FORMULATION AND COMPARATIVE STUDIES OF LOVASTATIN LOADED POLYMERIC NANOPARTICLES PREPARED BY IONIC GELATION AND SOLVENT EVAPORATION TECHNIQUE

FORMULATION AND COMPARATIVE STUDIES OF LOVASTATIN LOADED POLYMERIC NANOPARTICLES PREPARED BY IONIC GELATION AND SOLVENT EVAPORATION TECHNIQUE

Vinodh S. Mannur, Karishma K. Majik, Vinayak S. Mastiholimath and Dylan A. Furtado

Department of Quality Assurance KLES, College of Pharmacy, Belagavi, Karnataka, India.

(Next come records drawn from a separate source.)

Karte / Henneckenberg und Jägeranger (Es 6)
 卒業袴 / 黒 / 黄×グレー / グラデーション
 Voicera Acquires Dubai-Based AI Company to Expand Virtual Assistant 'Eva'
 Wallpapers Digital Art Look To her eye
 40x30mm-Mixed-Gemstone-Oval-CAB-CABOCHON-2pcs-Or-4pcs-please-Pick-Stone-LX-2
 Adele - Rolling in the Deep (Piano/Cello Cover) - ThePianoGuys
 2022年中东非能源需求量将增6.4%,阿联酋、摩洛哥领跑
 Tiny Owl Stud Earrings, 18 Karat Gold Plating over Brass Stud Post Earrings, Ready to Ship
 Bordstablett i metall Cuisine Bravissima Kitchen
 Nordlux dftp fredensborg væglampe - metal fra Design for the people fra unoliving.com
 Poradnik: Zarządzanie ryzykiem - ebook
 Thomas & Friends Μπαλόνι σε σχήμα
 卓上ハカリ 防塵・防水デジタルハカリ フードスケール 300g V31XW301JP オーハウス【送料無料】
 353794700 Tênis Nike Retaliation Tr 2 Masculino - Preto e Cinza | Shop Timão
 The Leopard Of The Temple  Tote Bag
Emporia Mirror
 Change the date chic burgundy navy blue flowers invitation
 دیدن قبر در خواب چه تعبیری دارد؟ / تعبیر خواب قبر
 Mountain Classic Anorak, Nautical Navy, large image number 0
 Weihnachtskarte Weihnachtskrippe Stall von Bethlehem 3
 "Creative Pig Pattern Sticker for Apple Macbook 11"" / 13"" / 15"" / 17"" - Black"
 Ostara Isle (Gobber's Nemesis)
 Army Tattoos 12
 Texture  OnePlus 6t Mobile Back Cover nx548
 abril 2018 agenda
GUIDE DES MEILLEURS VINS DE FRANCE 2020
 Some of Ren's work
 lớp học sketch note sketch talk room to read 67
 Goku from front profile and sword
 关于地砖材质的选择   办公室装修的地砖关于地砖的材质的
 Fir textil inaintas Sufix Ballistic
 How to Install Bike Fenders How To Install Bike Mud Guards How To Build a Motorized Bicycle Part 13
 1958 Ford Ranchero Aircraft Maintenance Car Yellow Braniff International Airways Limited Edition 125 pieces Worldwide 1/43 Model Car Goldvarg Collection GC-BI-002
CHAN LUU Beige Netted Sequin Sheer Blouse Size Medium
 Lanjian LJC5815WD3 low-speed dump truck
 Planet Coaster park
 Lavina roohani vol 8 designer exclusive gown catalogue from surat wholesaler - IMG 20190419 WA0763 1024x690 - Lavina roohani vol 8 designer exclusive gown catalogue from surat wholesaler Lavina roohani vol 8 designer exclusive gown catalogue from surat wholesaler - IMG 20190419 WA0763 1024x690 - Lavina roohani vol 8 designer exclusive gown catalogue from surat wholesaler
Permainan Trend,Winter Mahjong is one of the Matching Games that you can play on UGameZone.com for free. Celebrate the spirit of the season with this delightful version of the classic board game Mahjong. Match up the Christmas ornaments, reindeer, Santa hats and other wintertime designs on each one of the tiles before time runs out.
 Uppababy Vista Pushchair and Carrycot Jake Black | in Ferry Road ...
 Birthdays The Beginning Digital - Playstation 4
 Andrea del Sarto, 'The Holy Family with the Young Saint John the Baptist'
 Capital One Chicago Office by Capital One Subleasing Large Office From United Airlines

ABSTRACT: Nanotechnology mediated drug delivery has been reported to enhance the drug efficacy, bioavailability, reduced toxicity and improve patient compliance by targeting the cells and tissues to elicit the desired pharmacological action. Low oral bioavailability of poorly water-soluble drugs poses a great challenge during development of drug delivery systems.  The purpose of the present work was to compare the characteristics of Lovastatin (LV) nanoparticles prepared by Ionic gelation (IG) and Solvent evaporation (SE) techniques using Sodium Tripolyphosphate and Pleuronic F68 as surfactants. In this study, an attempt was made to improve the solubility and dissolution characteristics of a poorly water-soluble drug LV using nanotechnology concept. The prepared nanoparticles were evaluated in terms of size, drug polymer compatibility by differential scanning calorimetry (DSC), polydispersity index (PDI), zeta potential, morphological characteristics by scanning electron microscopy (SEM), drug entrapment efficiency in-vitro release and stability studies. Nanoparticles prepared by IG and SE were in the range of (108nm to 486 nm) and (389nm to 521nm) with PDI of 0.447 and 0.557 having entrapment efficiency 68.2% and 62.8% with 15.3mV and 13.5mV zeta potential. In-vitro release studies showed that the nanoparticle formulations IG₂B and SE₄B were capable of releasing the drug in a sustained manner (68.58% and 84.81%) for about 10hours. Together, these results indicated that nanoparticulate formulations are ideal carriers for oral administration of LV having a great potential to improve the oral bioavailability and sustain the drug release, thereby minimizing the dose dependent adverse effects and maximizing the patient compliance.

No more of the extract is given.